Perhaps the comparisons between Web awards and the Oscars are inevitable. Increasingly there is synergy between Hollywood and the online community. And as more old and new media companies form alliances, convergence may become more than a mere buzzword.
Now in its fourth year, the Cool Site of the Year Awards, held in Manhattan at the East Village club Webster Hall, has grown from a cult Web site developed by employees at Virginia-based ISP InfiNet to the lavish booze-and-schmooze spectacle it is today, complete with celebrity host (this year’s MC was a befuddled Robin Leach) and too-hip swing dancing for entertainment.
A rousing success, according to the presenters, the Cool Site Web site boasts that “with over 700 people in attendance, the wine flowed like beer and there was partying and networking GALORE!” But, if “Cool Site” aspires to be the online Oscars, it has a long way to go. By many reports, this year’s awards show unfolded more like an M.I.T. frat party gone way wrong than the post-Oscar Governor’s Ball. Levin, who may be one of the show’s biggest critics, complained, “It was a big let down to realize we were swimming in a pool of people who were just pushing business cards at each other.”
But the show’s quirkiness doesn’t bother entrepreneur Mike Corso, who purchased the “Cool Site” franchise last year. As “the original awards site,” says Corso, “Cool Site is about amusement and giving people a guiding hand on the Web.”
The Webbies, meanwhile, are seeking a more Oscar-like patina. While winners in the 15 categories of the Cool Site of the Year Awards were voted on by the online community, winners of the Webby Awards are selected by the august-sounding International Academy of Digital Arts and Sciences. Its members include everyone from new media guru Esther Dyson to erstwhile-or-not Mr. Carmen Electra, Dennis Rodman. (Additionally, the Webbies give out their too-cutely named People’s Voice Award, voted on by Netizens). The third annual Webby Awards presentation is scheduled for March 18 at San Francisco’s Herbst Theatre and has received lots of Oscar-like pre-awards buzz.
“The Webby Awards are like the Oscars only in the way that people value the award itself,” says Webbies founder and producer Tiffany Shlain.

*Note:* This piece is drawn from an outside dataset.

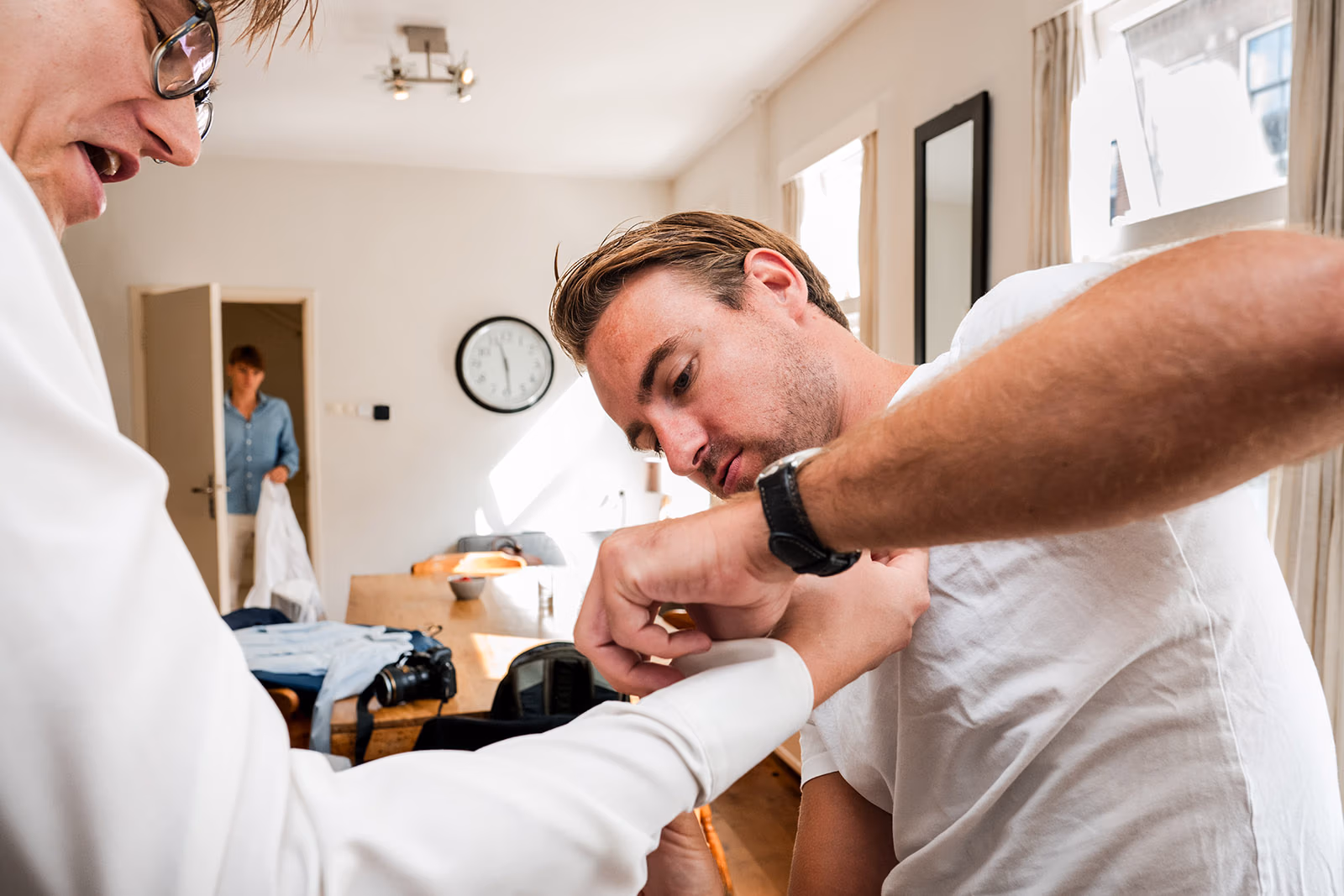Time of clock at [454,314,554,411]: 11:29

Not so, according to Levin: “Frankly, the Oscars are honoring an industry that the entire world is enamored with, whereas the Webbies are not. The audience is very specific, as is the audience for the Cool Site Awards.”

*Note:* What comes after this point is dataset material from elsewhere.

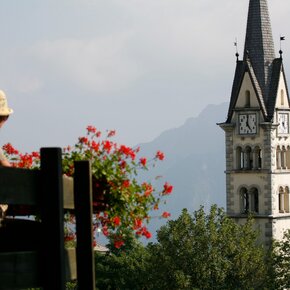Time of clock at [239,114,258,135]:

“Our show is actually quite different from the Oscars in form and structure,” concedes Shlain. “The value the industry and the online community place on the awards is very high. However, the tone and nature of the show is more freewheeling like the Internet and not so staid like the Oscars.”
Either way, those who have won the awards say they matter. “We’re very proud of our Webby Award,” says Lara Hoyem, of San Francisco-based BabyCenter.com, which won Best Family Site last year. “It put us in the big leagues.”

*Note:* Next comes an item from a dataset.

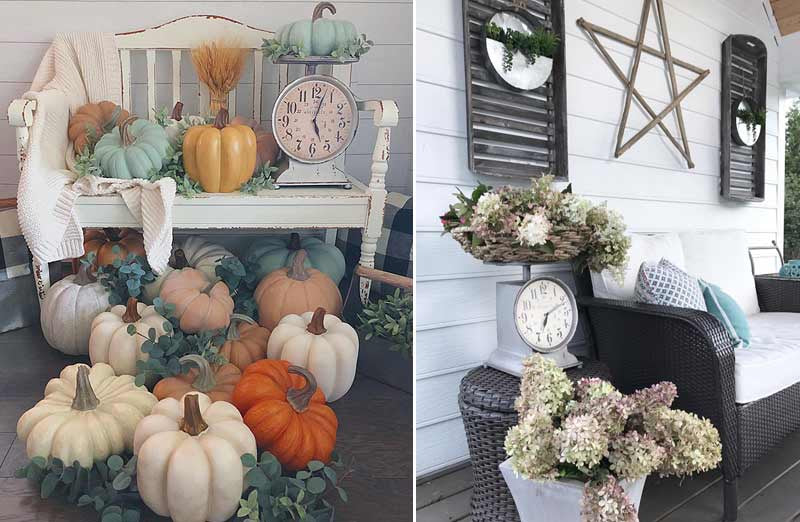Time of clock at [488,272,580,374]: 7:11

But if Internet awards look destined to have a more colorful history than their offline predecessors, the thirst for them should continue unabated. And, in future years, it will probably be more difficult to claim an orphaned statuette, as Levin did with eBay’s. “I thought, anyone who was paying attention would have known I wasn’t from eBay,” he recalls.
Apparently no one was. The capper to Levin’s shenanigans came a week following the show when he made the eBay statuette available to the highest bidder at the best auction site online: eBay, natch. The high bid of $5,000 is going to charity.
What does Corso think of Levin’s audacity? “I was amused by it, I really was,” he says. “We should have, of course, been more careful the night of the show.”
When asked if she has heard of the Levin incident, Shlain says tersely, “Yes, I heard about it.” Could something like that happen at the Webbies? Not likely, she says. “People fly in from all over the world for our ceremony. Last year, we didn’t have any absences.”